(GIVEN INFORMATION Opens)

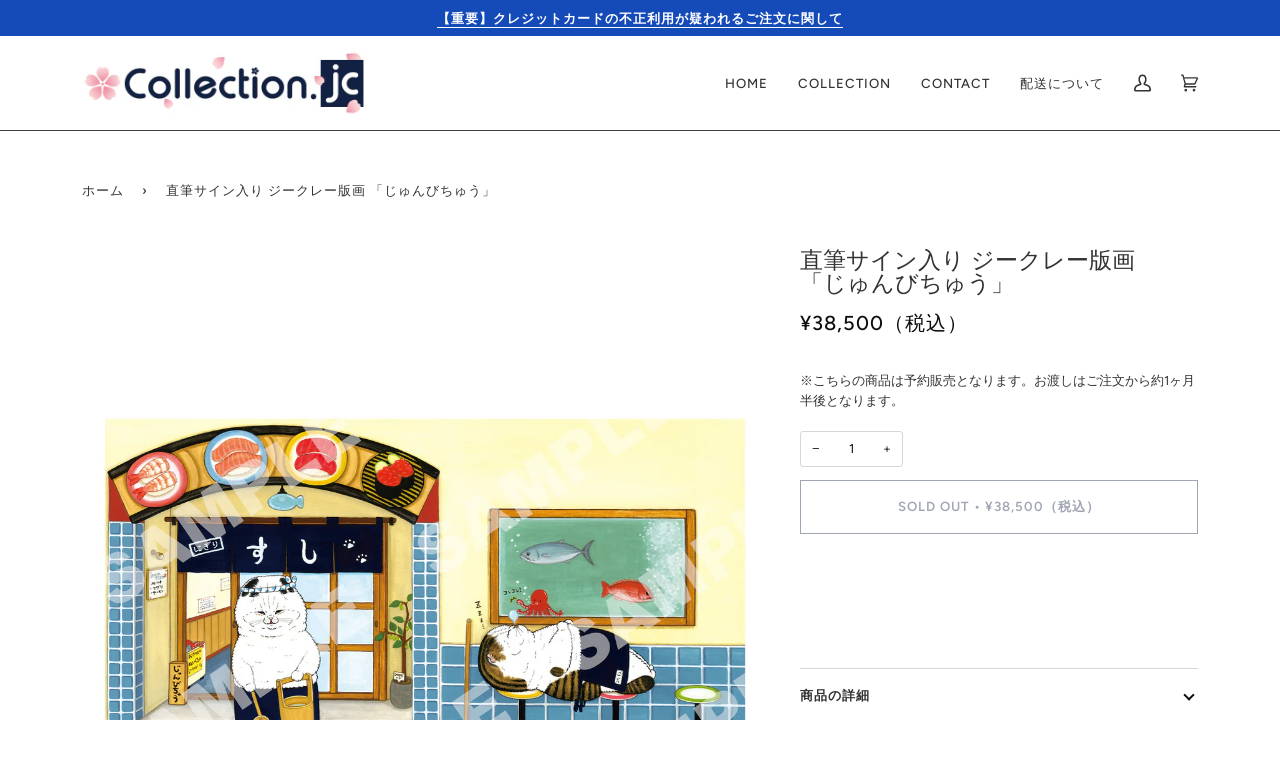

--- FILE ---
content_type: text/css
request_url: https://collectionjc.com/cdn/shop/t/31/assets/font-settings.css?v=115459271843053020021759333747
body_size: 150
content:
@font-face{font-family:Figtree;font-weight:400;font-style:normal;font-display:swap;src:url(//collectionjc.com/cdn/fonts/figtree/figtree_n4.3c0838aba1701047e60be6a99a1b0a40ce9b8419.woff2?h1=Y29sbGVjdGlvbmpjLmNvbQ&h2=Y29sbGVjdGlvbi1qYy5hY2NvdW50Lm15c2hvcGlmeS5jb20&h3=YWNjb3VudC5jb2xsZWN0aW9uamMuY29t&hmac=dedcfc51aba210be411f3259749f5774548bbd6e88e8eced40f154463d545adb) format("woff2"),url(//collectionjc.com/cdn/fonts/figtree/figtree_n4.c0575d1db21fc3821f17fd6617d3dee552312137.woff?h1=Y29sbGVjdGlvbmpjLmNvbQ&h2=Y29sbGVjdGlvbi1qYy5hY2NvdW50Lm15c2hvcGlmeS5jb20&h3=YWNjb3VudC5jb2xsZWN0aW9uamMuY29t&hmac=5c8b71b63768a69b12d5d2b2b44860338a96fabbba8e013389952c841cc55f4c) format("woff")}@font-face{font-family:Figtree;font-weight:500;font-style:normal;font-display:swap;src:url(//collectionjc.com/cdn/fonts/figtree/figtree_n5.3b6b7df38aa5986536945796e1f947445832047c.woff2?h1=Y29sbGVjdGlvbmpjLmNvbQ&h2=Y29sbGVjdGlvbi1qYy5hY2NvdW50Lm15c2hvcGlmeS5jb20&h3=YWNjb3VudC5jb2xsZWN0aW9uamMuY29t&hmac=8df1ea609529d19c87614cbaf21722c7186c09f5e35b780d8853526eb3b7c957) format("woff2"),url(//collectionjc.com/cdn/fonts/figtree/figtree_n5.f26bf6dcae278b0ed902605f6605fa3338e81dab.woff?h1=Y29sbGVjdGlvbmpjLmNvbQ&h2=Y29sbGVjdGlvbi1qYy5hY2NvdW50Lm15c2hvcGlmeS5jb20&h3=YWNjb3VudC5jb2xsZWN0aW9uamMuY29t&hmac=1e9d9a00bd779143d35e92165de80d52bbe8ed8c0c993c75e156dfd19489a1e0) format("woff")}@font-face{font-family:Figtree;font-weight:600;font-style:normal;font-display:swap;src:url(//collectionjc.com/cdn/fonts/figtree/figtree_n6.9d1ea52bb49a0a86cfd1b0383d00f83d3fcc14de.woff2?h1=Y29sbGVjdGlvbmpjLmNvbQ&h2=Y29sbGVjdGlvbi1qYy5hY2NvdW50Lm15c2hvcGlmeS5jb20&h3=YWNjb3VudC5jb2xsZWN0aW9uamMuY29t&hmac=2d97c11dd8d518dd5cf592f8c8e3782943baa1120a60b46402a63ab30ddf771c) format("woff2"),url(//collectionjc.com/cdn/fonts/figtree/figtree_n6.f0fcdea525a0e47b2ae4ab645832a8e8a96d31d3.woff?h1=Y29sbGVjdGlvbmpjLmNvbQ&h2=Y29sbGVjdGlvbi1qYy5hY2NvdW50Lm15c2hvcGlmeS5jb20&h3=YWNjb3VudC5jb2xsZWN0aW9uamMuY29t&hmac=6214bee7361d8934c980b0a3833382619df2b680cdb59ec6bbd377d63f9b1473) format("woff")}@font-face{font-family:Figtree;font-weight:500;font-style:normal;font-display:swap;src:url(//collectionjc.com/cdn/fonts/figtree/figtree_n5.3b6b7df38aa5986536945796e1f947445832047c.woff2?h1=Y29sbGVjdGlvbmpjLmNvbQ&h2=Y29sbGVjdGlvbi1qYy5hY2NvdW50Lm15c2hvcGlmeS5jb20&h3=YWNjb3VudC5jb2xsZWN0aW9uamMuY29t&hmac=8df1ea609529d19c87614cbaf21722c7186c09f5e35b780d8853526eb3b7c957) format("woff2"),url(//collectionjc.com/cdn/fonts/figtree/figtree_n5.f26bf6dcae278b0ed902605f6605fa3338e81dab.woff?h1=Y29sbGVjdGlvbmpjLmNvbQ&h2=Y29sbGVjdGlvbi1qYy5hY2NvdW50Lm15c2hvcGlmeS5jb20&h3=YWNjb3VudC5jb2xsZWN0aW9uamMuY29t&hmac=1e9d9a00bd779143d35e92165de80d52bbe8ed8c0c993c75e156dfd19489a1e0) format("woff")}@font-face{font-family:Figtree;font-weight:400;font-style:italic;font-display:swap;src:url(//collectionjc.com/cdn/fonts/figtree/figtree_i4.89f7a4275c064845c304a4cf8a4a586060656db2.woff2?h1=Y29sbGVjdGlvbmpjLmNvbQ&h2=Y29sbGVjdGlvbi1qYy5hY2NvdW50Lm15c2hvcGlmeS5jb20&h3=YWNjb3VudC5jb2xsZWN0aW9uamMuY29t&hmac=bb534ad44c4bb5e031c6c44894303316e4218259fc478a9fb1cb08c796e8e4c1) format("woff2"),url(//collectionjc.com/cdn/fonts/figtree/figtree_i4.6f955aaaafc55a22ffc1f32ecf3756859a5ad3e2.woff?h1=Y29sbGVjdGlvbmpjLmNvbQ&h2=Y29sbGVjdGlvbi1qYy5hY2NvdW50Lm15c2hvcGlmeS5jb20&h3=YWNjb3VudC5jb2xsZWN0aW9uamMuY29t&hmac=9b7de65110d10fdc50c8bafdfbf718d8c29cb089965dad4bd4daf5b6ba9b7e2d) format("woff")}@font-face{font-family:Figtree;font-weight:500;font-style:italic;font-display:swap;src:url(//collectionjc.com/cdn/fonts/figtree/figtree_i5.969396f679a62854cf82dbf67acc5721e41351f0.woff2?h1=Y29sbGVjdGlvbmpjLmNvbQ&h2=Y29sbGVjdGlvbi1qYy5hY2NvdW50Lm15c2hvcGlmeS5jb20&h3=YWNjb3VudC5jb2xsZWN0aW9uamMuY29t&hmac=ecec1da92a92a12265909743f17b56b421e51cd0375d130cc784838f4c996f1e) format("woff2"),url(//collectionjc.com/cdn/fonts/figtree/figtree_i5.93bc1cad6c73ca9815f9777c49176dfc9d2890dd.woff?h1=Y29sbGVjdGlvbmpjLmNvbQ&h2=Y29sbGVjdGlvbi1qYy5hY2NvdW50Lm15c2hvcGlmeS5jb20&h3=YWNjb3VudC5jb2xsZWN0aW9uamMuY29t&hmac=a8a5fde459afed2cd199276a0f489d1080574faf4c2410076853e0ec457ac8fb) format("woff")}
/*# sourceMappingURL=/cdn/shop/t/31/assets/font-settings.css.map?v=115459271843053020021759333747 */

(GIVEN INFORMATION Closes)
(GIVEN INFORMATION Opens)

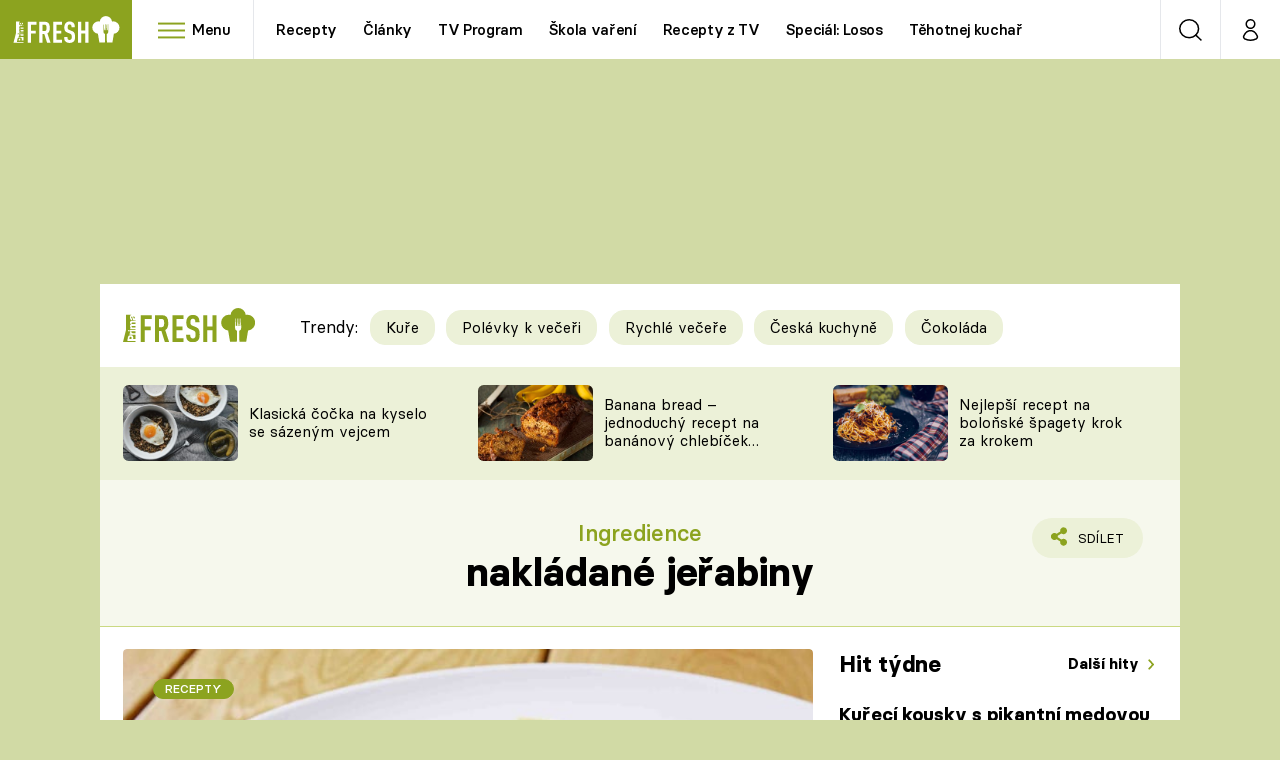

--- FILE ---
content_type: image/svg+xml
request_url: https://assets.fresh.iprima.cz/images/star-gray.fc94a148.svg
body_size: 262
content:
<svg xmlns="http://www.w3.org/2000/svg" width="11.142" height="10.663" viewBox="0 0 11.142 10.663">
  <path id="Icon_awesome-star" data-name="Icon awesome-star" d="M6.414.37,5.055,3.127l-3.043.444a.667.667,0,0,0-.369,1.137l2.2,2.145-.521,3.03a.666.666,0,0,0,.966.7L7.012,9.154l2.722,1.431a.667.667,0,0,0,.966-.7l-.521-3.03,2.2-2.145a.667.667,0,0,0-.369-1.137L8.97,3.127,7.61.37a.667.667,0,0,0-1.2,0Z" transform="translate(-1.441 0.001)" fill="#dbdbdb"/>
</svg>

(GIVEN INFORMATION Closes)

**PROBLEM DETAILS:** Using the listing above, list every line in which the string "star" occurs.

**FINISHED TASK:**
request_url: https://assets.fresh.iprima.cz/images/star-gray.fc94a148.svg
  <path id="Icon_awesome-star" data-name="Icon awesome-star" d="M6.414.37,5.055,3.127l-3.043.444a.667.667,0,0,0-.369,1.137l2.2,2.145-.521,3.03a.666.666,0,0,0,.966.7L7.012,9.154l2.722,1.431a.667.667,0,0,0,.966-.7l-.521-3.03,2.2-2.145a.667.667,0,0,0-.369-1.137L8.97,3.127,7.61.37a.667.667,0,0,0-1.2,0Z" transform="translate(-1.441 0.001)" fill="#dbdbdb"/>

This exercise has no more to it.